We made the pilgrimage to Tequila. The town was clean and well maintained and surprisingly devoid of drunkards. There were a multitude of souvenir outlets touting horse-shoe bottle stands, shot glasses, mock leopard skin nipper flasks. They had an array of variously branded tequilas... glass bottles of different shapes, colours, seals. Then the giant plastic ones with faded labels and suspect lids... the gallon flaggards for die-hard piss artists.

We booked a tour to a distillery. We drove out there in a van, passing by fields of blue agave cacti... leaves shooting up smokey metallic blades. Our guide explained that each plant takes eight to twelve years to mature and provides 5 litres of the poison. At harvest time, the leaves and roots are  hacked off and the heart retained. Each weighs around 45 kilos at maturity.

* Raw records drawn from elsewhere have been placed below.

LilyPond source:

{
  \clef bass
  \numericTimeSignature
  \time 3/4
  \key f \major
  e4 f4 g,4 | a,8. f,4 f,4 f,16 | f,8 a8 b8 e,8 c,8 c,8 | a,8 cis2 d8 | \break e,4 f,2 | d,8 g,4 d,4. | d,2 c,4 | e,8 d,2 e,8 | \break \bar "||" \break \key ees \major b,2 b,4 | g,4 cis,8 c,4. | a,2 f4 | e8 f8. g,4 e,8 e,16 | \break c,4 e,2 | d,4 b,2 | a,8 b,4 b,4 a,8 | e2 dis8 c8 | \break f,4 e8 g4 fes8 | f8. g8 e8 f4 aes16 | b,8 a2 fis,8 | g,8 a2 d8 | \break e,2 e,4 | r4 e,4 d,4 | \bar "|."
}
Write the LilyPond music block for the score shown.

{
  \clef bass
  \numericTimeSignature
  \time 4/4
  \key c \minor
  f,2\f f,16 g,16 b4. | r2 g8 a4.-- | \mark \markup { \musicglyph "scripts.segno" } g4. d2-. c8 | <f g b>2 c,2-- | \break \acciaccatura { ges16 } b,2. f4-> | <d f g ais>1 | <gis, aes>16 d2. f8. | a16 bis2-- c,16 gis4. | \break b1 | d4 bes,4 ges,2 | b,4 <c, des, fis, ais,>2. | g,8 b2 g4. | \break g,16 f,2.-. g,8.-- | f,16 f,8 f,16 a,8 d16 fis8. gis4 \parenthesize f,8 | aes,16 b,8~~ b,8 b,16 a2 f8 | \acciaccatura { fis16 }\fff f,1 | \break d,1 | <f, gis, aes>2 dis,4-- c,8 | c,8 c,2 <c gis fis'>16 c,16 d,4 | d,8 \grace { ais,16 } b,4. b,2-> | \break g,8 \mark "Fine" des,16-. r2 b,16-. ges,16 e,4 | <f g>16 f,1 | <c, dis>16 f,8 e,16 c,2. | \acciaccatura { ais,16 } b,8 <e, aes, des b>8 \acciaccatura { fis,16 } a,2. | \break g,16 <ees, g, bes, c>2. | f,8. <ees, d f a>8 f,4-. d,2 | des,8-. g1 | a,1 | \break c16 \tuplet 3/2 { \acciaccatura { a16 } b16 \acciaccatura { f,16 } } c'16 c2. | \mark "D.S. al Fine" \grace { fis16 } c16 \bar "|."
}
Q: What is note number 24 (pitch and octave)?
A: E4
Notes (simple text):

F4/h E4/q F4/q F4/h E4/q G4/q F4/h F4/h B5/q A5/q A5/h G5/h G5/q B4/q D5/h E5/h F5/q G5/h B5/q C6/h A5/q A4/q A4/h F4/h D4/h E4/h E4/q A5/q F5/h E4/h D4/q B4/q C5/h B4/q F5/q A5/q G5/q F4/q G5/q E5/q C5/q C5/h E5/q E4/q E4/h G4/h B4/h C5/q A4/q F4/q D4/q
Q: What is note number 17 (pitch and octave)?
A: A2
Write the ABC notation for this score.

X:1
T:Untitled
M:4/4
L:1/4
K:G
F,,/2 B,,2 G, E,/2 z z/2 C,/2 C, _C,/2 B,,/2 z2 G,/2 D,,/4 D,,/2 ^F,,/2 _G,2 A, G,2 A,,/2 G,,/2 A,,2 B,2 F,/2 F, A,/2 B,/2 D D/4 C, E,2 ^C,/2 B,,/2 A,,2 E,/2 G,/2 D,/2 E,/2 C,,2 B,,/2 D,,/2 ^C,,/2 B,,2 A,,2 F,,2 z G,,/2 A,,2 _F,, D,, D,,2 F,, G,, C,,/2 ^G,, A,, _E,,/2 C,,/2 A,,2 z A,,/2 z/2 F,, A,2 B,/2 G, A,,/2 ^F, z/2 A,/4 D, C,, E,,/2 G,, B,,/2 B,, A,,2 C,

She took us to the furnaces where they cook the hearts. There was a mountain of them at the doors... something like giant bloody pineapples... all sticky with red. They're cooked in an oven for a few days and fibrous pulp is excreted as waste. The special juices, however, are drained into great festering vats for fermentation. We stuck our noses over the churning scum and took a breath. Alcohol... overwhelming.

The booze is drained off and distilled two or three times for purity. It attains an alcoholic content of 70% Our guide insisted we try a little and poured it into our hands. She made us take the vow of communion ('... some people are religious', she said.) The stuff wasn't at all bad... very clean tasting, warm. It curbed my hang over nicely. Sadly, a product of such a high potency is never sold to the public. It gets watered down to 40%.

She took us to the storage room piled up with oak barrels. They store it that way to give it flavour. Aged tequilla is not necessarily better than unaged tequilla. Over time the barrels expand and loose alcohol via evaporation and that is why aged tequilla is more pricey... its more expensive to store. Ultimately, the difference between young and old is one of flavour and cost, not of quality.

Finally the time came to sample a few varieties. Now the real measure of quality comes with the constituent proportions of agave to other sugars used in the fermentation process. Tequilla made with 100% blue agave is the most superior and any deviation constitutes a 'mixed' bottle. A 'mixed' bottle may be produced with up to 49% of alternative sugars. Of pure and mixed tequilla, there are two broad varieties. Gold and silver. That is, aged and unaged. We started by trying the 100% stuff of each. I found the silver, which is clear, the more palatable of the two, although both were relatively smooth. Quite unlike my prior experiences of the liquor. Then we had a little of the mixed bottle. This provoked the rank aftertaste and characteristic shivers I was used to. After that we had a prize winning brand (pure agave, aged) and then a little more of the other good stuff. When we caught the van back to town we were humming nicely. The rest of the afternoon was spent in a bar, naturally, gulping down a bit more.